Lutz Roman W, Stahel Werner A, Lutz Werner K
Seminar for Statistics, Swiss Federal Institute of Technology, CH-8092 Zürich, Switzerland.
Regul Toxicol Pharmacol. 2002 Dec;36(3):331-7. doi: 10.1006/rtph.2002.1583.

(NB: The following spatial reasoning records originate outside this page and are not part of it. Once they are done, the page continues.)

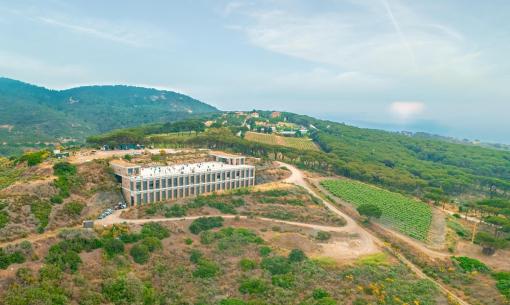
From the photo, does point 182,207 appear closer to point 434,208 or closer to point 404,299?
point 404,299

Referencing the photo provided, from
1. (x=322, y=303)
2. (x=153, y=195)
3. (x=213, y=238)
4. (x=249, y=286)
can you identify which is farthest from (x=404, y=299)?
(x=153, y=195)

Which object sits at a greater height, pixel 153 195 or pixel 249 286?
pixel 153 195

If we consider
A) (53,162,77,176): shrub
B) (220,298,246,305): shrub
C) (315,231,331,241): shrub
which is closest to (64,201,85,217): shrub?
(53,162,77,176): shrub

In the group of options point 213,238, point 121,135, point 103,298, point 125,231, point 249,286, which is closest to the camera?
point 103,298

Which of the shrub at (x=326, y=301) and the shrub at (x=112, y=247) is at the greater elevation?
the shrub at (x=112, y=247)

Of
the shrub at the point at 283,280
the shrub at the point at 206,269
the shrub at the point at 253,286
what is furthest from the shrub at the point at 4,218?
the shrub at the point at 283,280

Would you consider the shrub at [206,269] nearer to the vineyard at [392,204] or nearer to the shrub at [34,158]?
the vineyard at [392,204]

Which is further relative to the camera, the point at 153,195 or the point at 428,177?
the point at 428,177
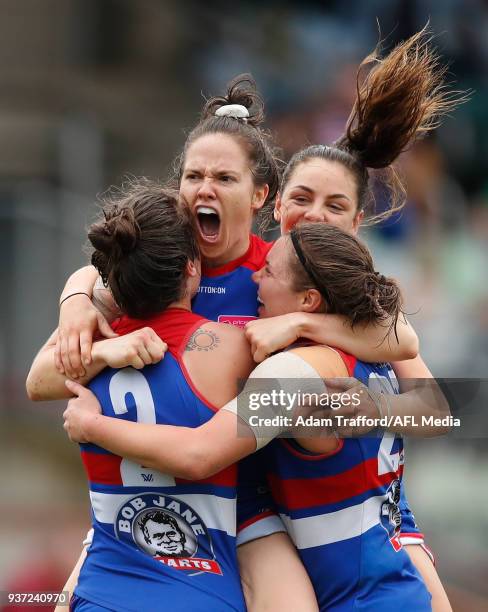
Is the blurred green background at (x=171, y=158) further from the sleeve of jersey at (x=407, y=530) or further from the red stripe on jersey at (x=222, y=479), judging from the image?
the red stripe on jersey at (x=222, y=479)

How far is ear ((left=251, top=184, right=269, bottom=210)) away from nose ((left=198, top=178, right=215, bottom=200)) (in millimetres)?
255

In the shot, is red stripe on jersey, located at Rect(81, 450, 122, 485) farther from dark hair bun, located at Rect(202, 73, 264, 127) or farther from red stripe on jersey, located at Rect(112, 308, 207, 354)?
dark hair bun, located at Rect(202, 73, 264, 127)

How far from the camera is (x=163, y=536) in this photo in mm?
3428

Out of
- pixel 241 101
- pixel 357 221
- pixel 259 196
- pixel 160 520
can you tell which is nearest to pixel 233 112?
pixel 241 101

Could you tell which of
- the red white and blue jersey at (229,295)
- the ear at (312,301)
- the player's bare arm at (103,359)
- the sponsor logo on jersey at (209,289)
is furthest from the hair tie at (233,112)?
the player's bare arm at (103,359)

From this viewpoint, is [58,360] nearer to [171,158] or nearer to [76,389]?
[76,389]

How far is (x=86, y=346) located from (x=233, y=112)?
1214 mm

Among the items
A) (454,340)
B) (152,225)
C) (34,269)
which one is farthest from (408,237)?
(152,225)

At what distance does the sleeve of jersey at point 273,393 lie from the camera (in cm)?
337

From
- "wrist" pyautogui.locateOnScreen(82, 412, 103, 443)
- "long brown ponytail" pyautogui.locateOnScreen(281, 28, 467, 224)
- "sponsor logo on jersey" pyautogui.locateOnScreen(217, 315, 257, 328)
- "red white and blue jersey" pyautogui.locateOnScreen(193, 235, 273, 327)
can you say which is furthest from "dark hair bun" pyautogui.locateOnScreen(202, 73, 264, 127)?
"wrist" pyautogui.locateOnScreen(82, 412, 103, 443)

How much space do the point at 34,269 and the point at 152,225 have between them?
224 inches

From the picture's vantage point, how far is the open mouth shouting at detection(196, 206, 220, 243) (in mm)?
4004

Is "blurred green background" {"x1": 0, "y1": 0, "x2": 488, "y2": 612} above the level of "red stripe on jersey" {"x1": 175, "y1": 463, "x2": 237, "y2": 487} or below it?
above

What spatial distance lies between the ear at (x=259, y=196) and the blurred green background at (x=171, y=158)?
3.29 m
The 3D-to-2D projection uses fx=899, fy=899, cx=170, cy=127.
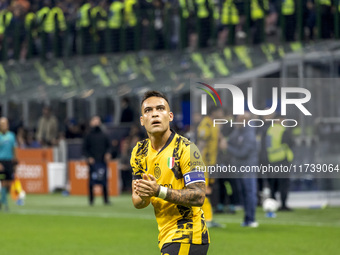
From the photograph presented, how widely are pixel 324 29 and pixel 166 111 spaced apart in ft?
67.1

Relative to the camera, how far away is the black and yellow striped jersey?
21.0 feet

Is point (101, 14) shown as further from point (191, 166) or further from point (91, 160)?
point (191, 166)

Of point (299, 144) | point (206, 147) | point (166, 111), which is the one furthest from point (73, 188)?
point (166, 111)

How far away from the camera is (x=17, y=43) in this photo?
37156mm

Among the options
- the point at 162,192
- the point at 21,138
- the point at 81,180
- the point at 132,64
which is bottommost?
the point at 81,180

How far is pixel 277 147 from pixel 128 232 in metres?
3.48

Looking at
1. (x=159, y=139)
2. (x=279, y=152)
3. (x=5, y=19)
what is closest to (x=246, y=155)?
(x=279, y=152)

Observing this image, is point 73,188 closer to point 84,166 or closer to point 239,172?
point 84,166

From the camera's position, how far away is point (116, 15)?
32.6m

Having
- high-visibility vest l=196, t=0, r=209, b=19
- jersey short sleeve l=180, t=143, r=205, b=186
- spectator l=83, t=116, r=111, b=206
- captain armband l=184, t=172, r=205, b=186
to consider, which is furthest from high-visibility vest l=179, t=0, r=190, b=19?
captain armband l=184, t=172, r=205, b=186

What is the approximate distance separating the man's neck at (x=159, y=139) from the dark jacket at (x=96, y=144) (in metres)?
15.1

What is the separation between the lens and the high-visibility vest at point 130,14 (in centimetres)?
3216

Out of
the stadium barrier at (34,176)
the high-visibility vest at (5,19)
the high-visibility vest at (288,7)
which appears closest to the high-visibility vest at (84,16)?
the high-visibility vest at (5,19)

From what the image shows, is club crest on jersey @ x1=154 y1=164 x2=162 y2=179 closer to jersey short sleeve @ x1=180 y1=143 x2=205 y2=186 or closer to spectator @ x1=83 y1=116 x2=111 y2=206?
jersey short sleeve @ x1=180 y1=143 x2=205 y2=186
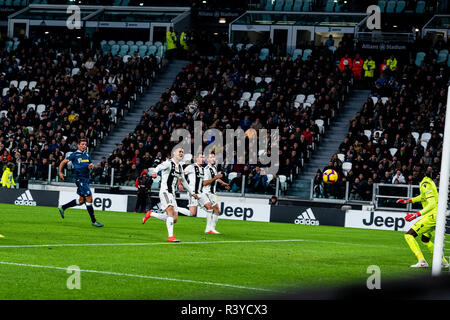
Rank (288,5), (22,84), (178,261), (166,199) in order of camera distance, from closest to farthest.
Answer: (178,261) → (166,199) → (22,84) → (288,5)

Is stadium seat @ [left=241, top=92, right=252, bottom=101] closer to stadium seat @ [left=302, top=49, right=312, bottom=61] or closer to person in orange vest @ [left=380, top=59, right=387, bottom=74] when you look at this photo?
stadium seat @ [left=302, top=49, right=312, bottom=61]

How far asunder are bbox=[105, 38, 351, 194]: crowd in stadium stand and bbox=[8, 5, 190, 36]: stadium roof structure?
864 cm

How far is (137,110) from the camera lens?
144ft

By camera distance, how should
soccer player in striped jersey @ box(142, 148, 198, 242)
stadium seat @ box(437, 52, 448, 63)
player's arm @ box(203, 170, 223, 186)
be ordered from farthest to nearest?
stadium seat @ box(437, 52, 448, 63), player's arm @ box(203, 170, 223, 186), soccer player in striped jersey @ box(142, 148, 198, 242)

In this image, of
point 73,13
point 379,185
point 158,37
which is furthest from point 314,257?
point 73,13

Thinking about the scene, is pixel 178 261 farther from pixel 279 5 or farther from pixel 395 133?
pixel 279 5

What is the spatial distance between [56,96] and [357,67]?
15920mm

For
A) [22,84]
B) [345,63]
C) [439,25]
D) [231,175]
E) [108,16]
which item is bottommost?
[231,175]

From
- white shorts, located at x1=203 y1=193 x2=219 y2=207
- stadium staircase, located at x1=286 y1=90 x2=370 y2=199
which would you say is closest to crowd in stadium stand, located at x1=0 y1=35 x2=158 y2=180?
stadium staircase, located at x1=286 y1=90 x2=370 y2=199

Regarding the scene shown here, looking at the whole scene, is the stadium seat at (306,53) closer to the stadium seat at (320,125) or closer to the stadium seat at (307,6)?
the stadium seat at (307,6)

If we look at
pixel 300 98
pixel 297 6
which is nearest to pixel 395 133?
pixel 300 98

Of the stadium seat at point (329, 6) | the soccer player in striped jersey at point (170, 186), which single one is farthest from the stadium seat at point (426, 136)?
the soccer player in striped jersey at point (170, 186)

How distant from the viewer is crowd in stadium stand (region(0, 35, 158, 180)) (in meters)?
39.3

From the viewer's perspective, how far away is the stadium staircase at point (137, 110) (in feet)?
135
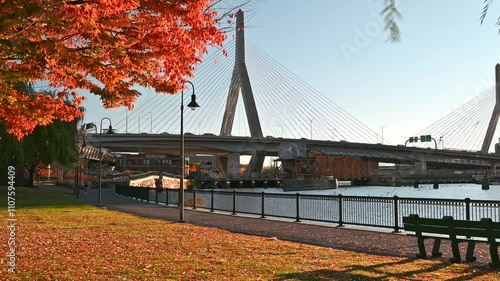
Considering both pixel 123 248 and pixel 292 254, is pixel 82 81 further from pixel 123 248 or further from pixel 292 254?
pixel 292 254

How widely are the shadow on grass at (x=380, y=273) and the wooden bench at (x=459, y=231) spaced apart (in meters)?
0.44

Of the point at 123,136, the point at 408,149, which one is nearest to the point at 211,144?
the point at 123,136

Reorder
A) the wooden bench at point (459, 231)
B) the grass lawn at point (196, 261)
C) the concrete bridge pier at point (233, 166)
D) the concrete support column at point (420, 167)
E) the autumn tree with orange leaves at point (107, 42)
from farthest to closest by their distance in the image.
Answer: the concrete support column at point (420, 167) < the concrete bridge pier at point (233, 166) < the wooden bench at point (459, 231) < the grass lawn at point (196, 261) < the autumn tree with orange leaves at point (107, 42)

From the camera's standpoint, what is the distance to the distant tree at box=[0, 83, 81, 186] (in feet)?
129

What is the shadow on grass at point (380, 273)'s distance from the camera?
8281 mm

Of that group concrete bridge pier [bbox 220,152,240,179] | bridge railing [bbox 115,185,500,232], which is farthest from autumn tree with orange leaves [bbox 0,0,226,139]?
concrete bridge pier [bbox 220,152,240,179]

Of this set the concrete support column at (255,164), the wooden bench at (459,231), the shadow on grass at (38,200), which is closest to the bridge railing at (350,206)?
the wooden bench at (459,231)

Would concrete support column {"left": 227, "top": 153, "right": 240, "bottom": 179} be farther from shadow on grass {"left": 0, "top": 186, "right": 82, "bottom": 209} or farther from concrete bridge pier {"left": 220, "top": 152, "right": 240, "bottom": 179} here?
shadow on grass {"left": 0, "top": 186, "right": 82, "bottom": 209}

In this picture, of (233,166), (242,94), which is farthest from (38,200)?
(233,166)

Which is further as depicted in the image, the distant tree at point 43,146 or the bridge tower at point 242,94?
the bridge tower at point 242,94

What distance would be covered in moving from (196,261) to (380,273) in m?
3.45

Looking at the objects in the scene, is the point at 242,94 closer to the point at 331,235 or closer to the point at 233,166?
the point at 233,166

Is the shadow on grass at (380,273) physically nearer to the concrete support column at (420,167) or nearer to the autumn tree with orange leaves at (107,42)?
the autumn tree with orange leaves at (107,42)

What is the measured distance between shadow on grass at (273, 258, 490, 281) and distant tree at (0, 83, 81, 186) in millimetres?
35089
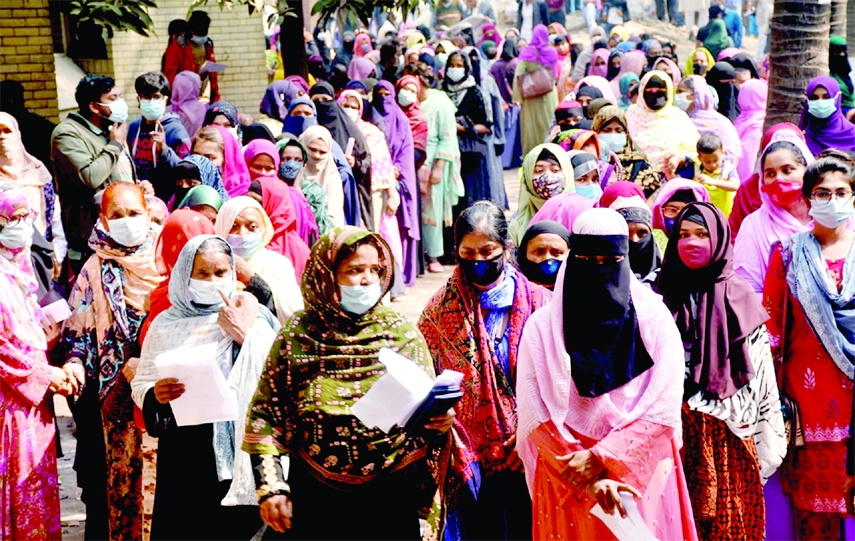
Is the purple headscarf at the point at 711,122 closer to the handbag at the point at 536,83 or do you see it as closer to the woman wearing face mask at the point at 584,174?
the woman wearing face mask at the point at 584,174

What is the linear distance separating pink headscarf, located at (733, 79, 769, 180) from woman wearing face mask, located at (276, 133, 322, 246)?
140 inches

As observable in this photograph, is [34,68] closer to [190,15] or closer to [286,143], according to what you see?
[190,15]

Sublinear shapes of the dose-response curve in the low-dose range of toxicity testing are often postulated to be indicative of a no-effect threshold. We present statistical procedures to test sublinear dose responses in bioassays for carcinogenicity against the hypothesis of linearity and estimate a lower confidence limit for the dose at the postulated breakpoint. First, a control tumor incidence of 0 is assumed. Tumor incidence at dose 1 is allowed to range from 0 to 4 tumor-bearing animals (TBAs) in groups of 50 animals, dose 2 is assumed to result in a tumor incidence of 5-25 TBAs. The null hypothesis of a linear dose response is tested by (i) the likelihood ratio (LR) test and (ii) the minimum chi(2) (MC) method. Validation by simulation showed the MC method to be more conservative than the LR test. At the 5% level with MC, the following observed numbers of TBAs for the dose sequence 0-1-2 resulted in rejection of the hypothesis of linearity: 0-0-6, 0-1-10, 0-2-13, 0-3-16, 0-4-18. Second, the analysis was adapted to allow for a control tumor incidence of 0-4 TBAs/50 and a tumor incidence of 0-10 TBAs/50 at dose 1, and the minimum number of TBAs at dose 2 to reject linearity at the 5% level was calculated. Third, a program is made available to analyze data derived from protocols that include nonstandard dose span and group size. Internet access to the respective statistics software and source file is provided. Examples for nasal tumor induction by formaldehyde and for the induction of renal adenocarcinoma by ochratoxin A are shown. The proposed analysis may be useful to test sublinear sections of the dose response for the possibility of a threshold for carcinogens and to define dose levels that could be used as a starting point for setting exposure standards.
在毒性测试的低剂量范围内,剂量反应曲线的亚线性形状通常被假定为无效应阈值的指示。我们提出了统计程序,用于在致癌性生物测定中检验亚线性剂量反应,以反对线性假设,并估计假定断点处剂量的较低置信限。首先,假定对照肿瘤发生率为0。在每组50只动物中,剂量1处的肿瘤发生率允许在0至4只荷瘤动物(TBA)范围内,剂量2假定导致5 - 25只TBA的肿瘤发生率。线性剂量反应的零假设通过(i)似然比(LR)检验和(ii)最小卡方(MC)方法进行检验。通过模拟验证表明,MC方法比LR检验更保守。在MC的5%水平下,对于剂量序列0 - 1 - 2,以下观察到的TBA数量导致线性假设被拒绝:0 - 0 - 6、0 - 1 - 10、0 - 2 - 13、0 - 3 - 16、0 - 4 - 18。其次,对分析进行调整,以允许对照肿瘤发生率为0 - 4只TBA/50,剂量1处的肿瘤发生率为0 - 10只TBA/50,并计算在5%水平下拒绝线性所需的剂量2处的最小TBA数量。第三,提供了一个程序来分析来自包括非标准剂量跨度和组大小的方案的数据。提供了互联网访问相应统计软件和源文件的途径。展示了甲醛诱导鼻肿瘤和赭曲霉毒素A诱导肾腺癌的例子。所提出的分析对于检验剂量反应的亚线性部分以确定致癌物阈值的可能性以及定义可作为设定接触标准起点的剂量水平可能是有用的。